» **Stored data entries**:
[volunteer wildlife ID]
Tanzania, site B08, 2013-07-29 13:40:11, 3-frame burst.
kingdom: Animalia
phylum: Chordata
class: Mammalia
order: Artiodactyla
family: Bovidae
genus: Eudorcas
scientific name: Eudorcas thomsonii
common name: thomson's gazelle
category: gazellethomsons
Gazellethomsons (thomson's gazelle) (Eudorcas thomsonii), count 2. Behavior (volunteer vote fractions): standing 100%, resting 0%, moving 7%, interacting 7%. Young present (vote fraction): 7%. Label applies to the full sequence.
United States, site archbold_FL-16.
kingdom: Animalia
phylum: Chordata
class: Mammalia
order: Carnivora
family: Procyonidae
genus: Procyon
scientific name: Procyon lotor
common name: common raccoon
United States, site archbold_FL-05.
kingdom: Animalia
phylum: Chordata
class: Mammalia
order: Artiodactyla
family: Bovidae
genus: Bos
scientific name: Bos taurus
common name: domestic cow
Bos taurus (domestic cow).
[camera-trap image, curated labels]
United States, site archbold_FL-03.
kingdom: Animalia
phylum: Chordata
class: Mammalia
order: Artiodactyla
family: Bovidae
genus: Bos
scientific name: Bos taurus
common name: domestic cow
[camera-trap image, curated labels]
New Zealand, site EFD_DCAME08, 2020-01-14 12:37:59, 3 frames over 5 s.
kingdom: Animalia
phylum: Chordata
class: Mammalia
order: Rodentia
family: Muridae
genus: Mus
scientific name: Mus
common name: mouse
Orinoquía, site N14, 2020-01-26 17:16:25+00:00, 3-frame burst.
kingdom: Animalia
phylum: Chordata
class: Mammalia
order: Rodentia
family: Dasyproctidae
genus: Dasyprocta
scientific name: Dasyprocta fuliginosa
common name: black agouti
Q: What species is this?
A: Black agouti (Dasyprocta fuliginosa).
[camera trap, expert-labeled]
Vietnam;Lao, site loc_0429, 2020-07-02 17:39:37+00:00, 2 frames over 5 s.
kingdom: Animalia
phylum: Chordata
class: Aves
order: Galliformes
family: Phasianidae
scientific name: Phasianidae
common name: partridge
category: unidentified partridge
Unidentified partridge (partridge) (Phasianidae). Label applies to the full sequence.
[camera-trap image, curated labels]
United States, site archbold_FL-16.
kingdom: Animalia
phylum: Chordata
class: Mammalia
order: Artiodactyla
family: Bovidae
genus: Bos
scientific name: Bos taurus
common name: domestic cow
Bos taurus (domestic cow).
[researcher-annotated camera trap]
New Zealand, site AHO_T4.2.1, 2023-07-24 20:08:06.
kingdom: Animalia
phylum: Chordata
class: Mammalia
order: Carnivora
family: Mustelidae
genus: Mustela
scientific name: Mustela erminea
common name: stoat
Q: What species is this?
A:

» **Action item**:
Each entry, exactly as written, should be set down once more.

» **Response to this exercise**:
[volunteer wildlife ID]
Tanzania, site B08, 2013-07-29 13:40:11, 3-frame burst.
kingdom: Animalia
phylum: Chordata
class: Mammalia
order: Artiodactyla
family: Bovidae
genus: Eudorcas
scientific name: Eudorcas thomsonii
common name: thomson's gazelle
category: gazellethomsons
Gazellethomsons (thomson's gazelle) (Eudorcas thomsonii), count 2. Behavior (volunteer vote fractions): standing 100%, resting 0%, moving 7%, interacting 7%. Young present (vote fraction): 7%. Label applies to the full sequence.
United States, site archbold_FL-16.
kingdom: Animalia
phylum: Chordata
class: Mammalia
order: Carnivora
family: Procyonidae
genus: Procyon
scientific name: Procyon lotor
common name: common raccoon
United States, site archbold_FL-05.
kingdom: Animalia
phylum: Chordata
class: Mammalia
order: Artiodactyla
family: Bovidae
genus: Bos
scientific name: Bos taurus
common name: domestic cow
Bos taurus (domestic cow).
[camera-trap image, curated labels]
United States, site archbold_FL-03.
kingdom: Animalia
phylum: Chordata
class: Mammalia
order: Artiodactyla
family: Bovidae
genus: Bos
scientific name: Bos taurus
common name: domestic cow
[camera-trap image, curated labels]
New Zealand, site EFD_DCAME08, 2020-01-14 12:37:59, 3 frames over 5 s.
kingdom: Animalia
phylum: Chordata
class: Mammalia
order: Rodentia
family: Muridae
genus: Mus
scientific name: Mus
common name: mouse
Orinoquía, site N14, 2020-01-26 17:16:25+00:00, 3-frame burst.
kingdom: Animalia
phylum: Chordata
class: Mammalia
order: Rodentia
family: Dasyproctidae
genus: Dasyprocta
scientific name: Dasyprocta fuliginosa
common name: black agouti
Q: What species is this?
A: Black agouti (Dasyprocta fuliginosa).
[camera trap, expert-labeled]
Vietnam;Lao, site loc_0429, 2020-07-02 17:39:37+00:00, 2 frames over 5 s.
kingdom: Animalia
phylum: Chordata
class: Aves
order: Galliformes
family: Phasianidae
scientific name: Phasianidae
common name: partridge
category: unidentified partridge
Unidentified partridge (partridge) (Phasianidae). Label applies to the full sequence.
[camera-trap image, curated labels]
United States, site archbold_FL-16.
kingdom: Animalia
phylum: Chordata
class: Mammalia
order: Artiodactyla
family: Bovidae
genus: Bos
scientific name: Bos taurus
common name: domestic cow
Bos taurus (domestic cow).
[researcher-annotated camera trap]
New Zealand, site AHO_T4.2.1, 2023-07-24 20:08:06.
kingdom: Animalia
phylum: Chordata
class: Mammalia
order: Carnivora
family: Mustelidae
genus: Mustela
scientific name: Mustela erminea
common name: stoat
Q: What species is this?
A:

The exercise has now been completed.